Esther y las Pléyades (basado en las 7 leyes espirituales del Éxito, de Deepak Chopra)

 

Capítulo Primero

Esta es la historia de una estrella que al quedarse dormida dejó de levitar y
descendió a la Tierra.  Al principio se sentía extraña pues al cambiar de dimensión, también cambió de forma. Ya no tenía puntas, sino manos y su brillo se transformó en carne. Su alimento ya no era polvo estelar, sino leche que emanaba de una fuente cálida y cuando le faltaba, de esas ventanas por las que se asomaba al mundo donde fue nacida, brotaban lágrimas. Y la llamaron Esther.
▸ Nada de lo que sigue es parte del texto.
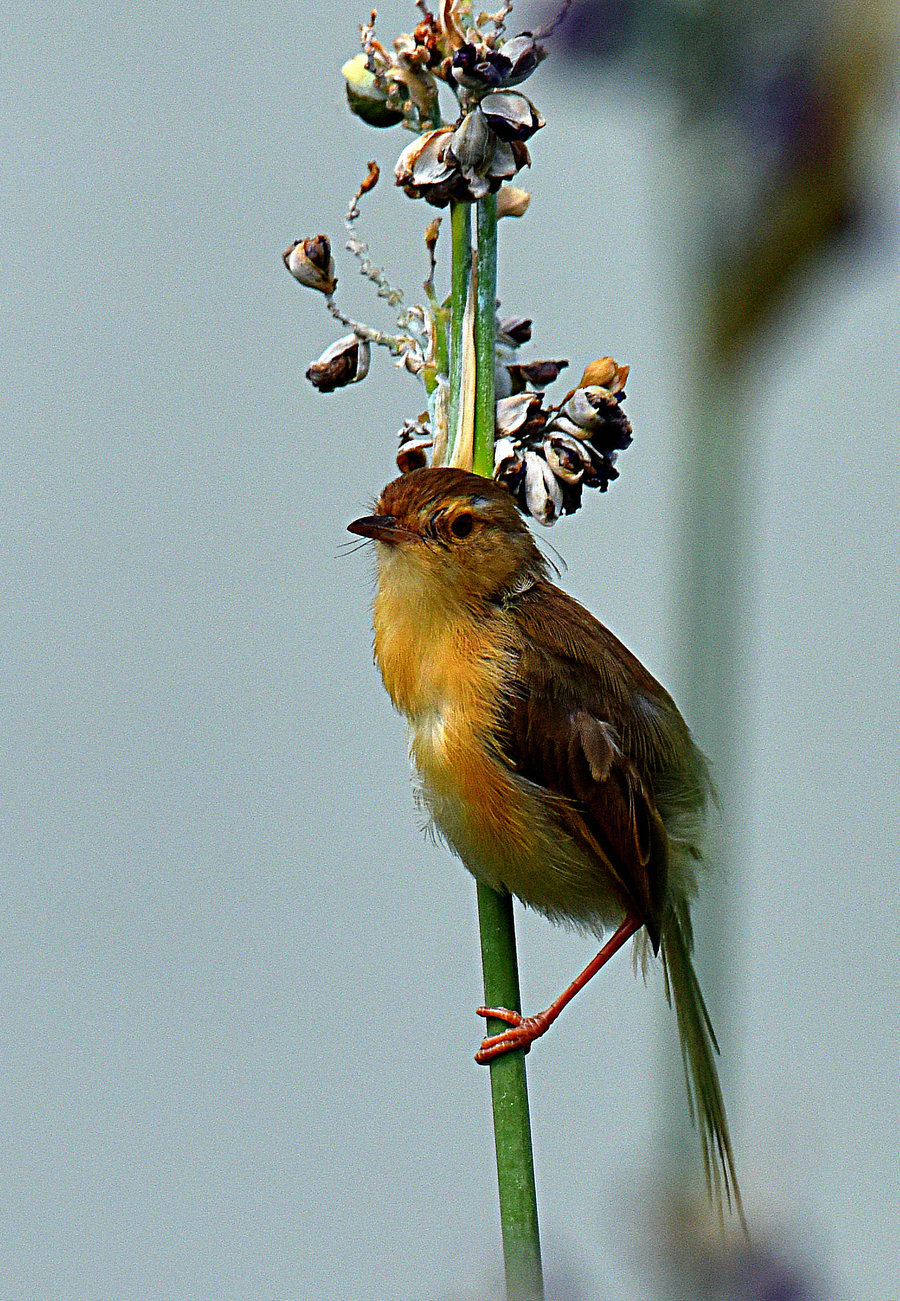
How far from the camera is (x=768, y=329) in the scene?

Escucha este cuento narrado por la autora:

 

Con el tiempo pronunció balbuceos como tengo frío, hambre, sueño y todas las
necesidades que acudían a su nuevo cuerpo. También aprendió a caminar, cosa
que a la estrella le llevó más de un año, pero ¿qué era un año comparado con la
eternidad?

Y así creció, estrenando zapatos, libros y mandarinas, mientras su madre le
hacía vestidos de colores y le peinaba trenzas. Aprendió también a jugar en el recreo y a obedecer las reglas. Y a la par que el tiempo pasaba, el firmamento al que perteneció se fue desvaneciendo en su memoria dejando en su lugar un hueco incomprensible. Entonces la tristeza se instaló en ella sin permitirle brillar, levitar, gozar. Las personas opacas de su barrio no podían ayudarla ya que iban de acá para allá, sin saber el propósito de sus vidas. Tenían información sí, aunque caótica
gracias a la bruma interna que todo lo envolvía.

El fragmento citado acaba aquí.